Axis Mundi opens the album with a defiant block of shimmering guitar Noise which isn’t revisited until much later in the album on Pat Garrett. In Empty Bottles singer, Elisa Ambrogio meanders nonchalantly in and out of key, delivered with an icy coolness that resembles Lisa Milberg of The Concretes. Two standout moments on the record are the melancholic country-tinged ambience on Bad Dream/ Heartford’s Beat Suite and the woo-ing pop on Taste.

The fluidity of the record is interrupted by the inherent search for tension between the spectrum of genres achieved on this record. Although Boss avoids being abrasive in this sense, the strain on stylistic breadth is noticeable and whilst entertaining, it could be interpreted as naïve or patronising.

THE DATA
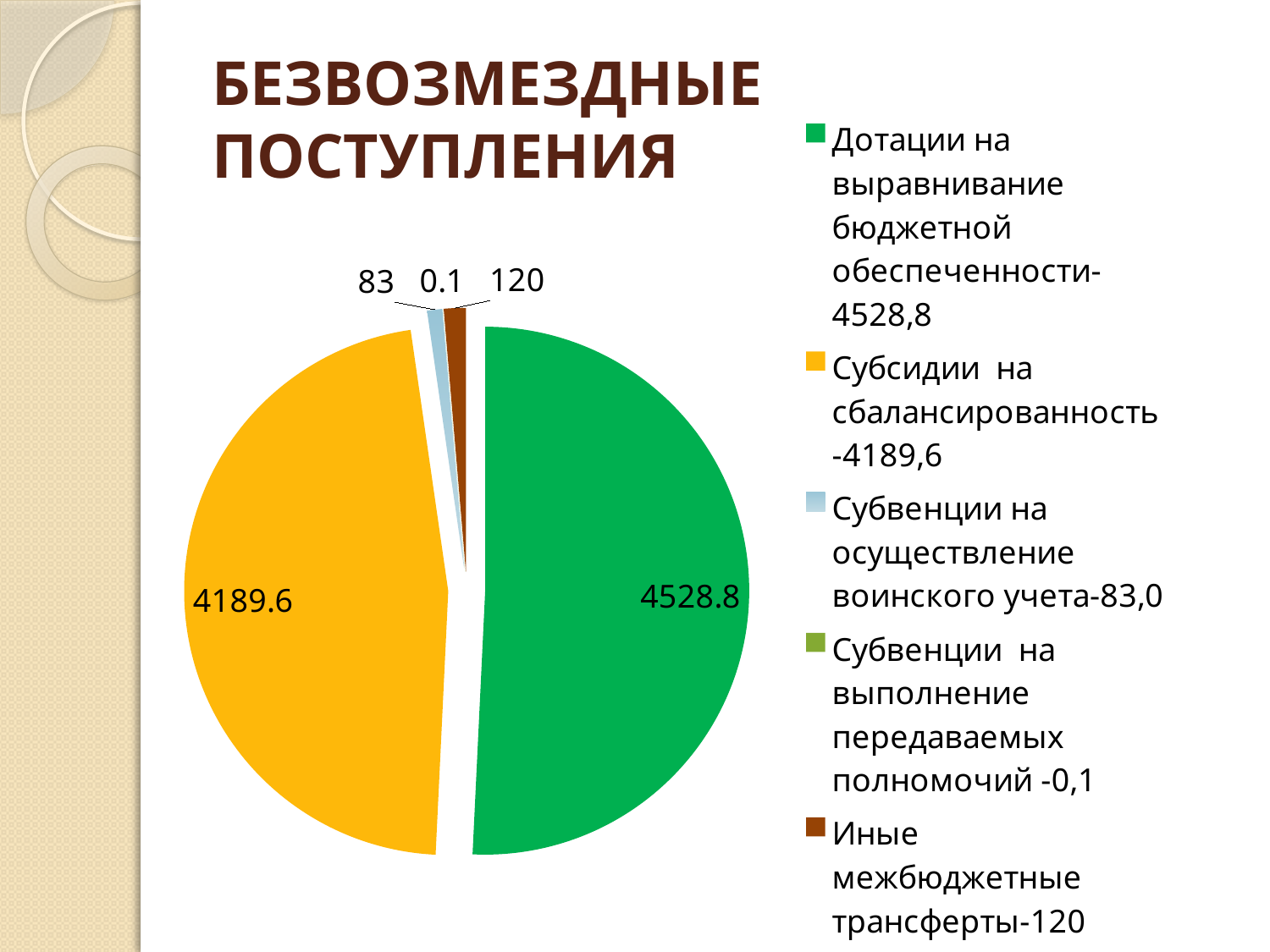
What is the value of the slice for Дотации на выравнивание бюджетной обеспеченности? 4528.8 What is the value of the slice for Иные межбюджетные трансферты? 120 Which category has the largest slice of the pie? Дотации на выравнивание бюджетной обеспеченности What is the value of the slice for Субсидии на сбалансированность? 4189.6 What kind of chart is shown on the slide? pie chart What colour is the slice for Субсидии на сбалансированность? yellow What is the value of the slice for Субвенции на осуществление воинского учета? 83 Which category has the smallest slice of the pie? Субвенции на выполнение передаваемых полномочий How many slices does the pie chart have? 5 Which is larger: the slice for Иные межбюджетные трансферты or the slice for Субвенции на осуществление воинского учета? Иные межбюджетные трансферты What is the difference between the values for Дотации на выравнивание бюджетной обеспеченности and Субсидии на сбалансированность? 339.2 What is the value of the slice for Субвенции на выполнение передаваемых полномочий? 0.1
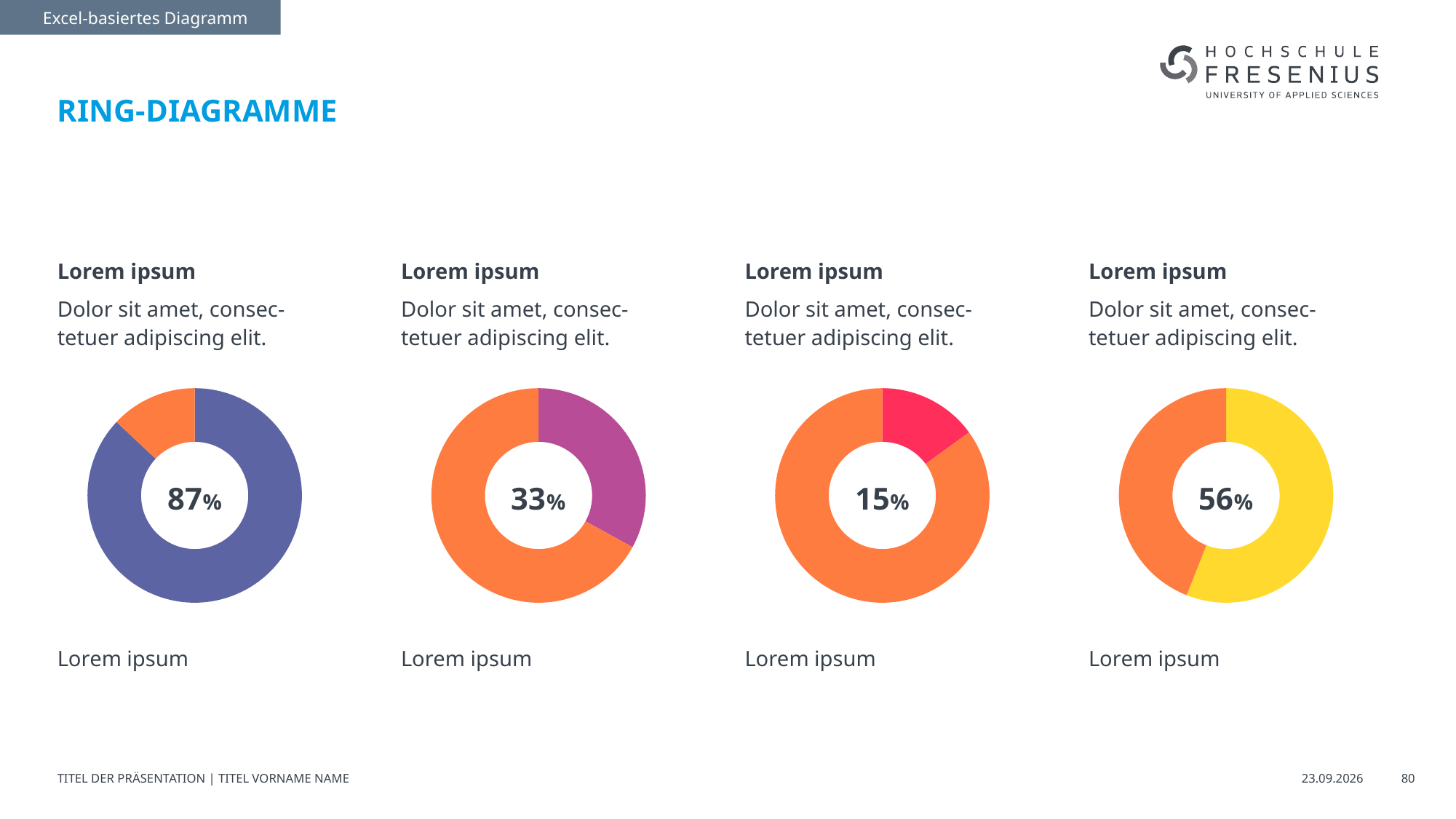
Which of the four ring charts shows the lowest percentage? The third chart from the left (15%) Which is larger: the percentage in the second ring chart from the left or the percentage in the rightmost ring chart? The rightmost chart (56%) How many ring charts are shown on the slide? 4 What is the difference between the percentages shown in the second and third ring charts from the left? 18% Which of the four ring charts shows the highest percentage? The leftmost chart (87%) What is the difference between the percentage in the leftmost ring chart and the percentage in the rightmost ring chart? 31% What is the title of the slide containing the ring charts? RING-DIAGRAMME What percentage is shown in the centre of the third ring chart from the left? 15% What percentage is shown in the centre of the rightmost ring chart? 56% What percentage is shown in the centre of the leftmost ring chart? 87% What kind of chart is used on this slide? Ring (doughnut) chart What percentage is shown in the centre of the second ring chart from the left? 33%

WHAT TO DO
1. List every song title named in the album review.
2. According to the album review, whom does Elisa Ambrogio's icy delivery resemble?
3. Write out the album review word for word from "The fluidity of" up to and including "naïve or patronising.".
The listing is separate material, apart from the album review.

RESPONSES BY ITEM NUMBER
1.
Axis Mundi
Pat Garrett
Empty Bottles
Bad Dream/ Heartford's Beat Suite
Taste

2. Lisa Milberg of The Concretes.

3.
The fluidity of the record is interrupted by the inherent search for tension between the spectrum of genres achieved on this record. Although Boss avoids being abrasive in this sense, the strain on stylistic breadth is noticeable and whilst entertaining, it could be interpreted as naïve or patronising.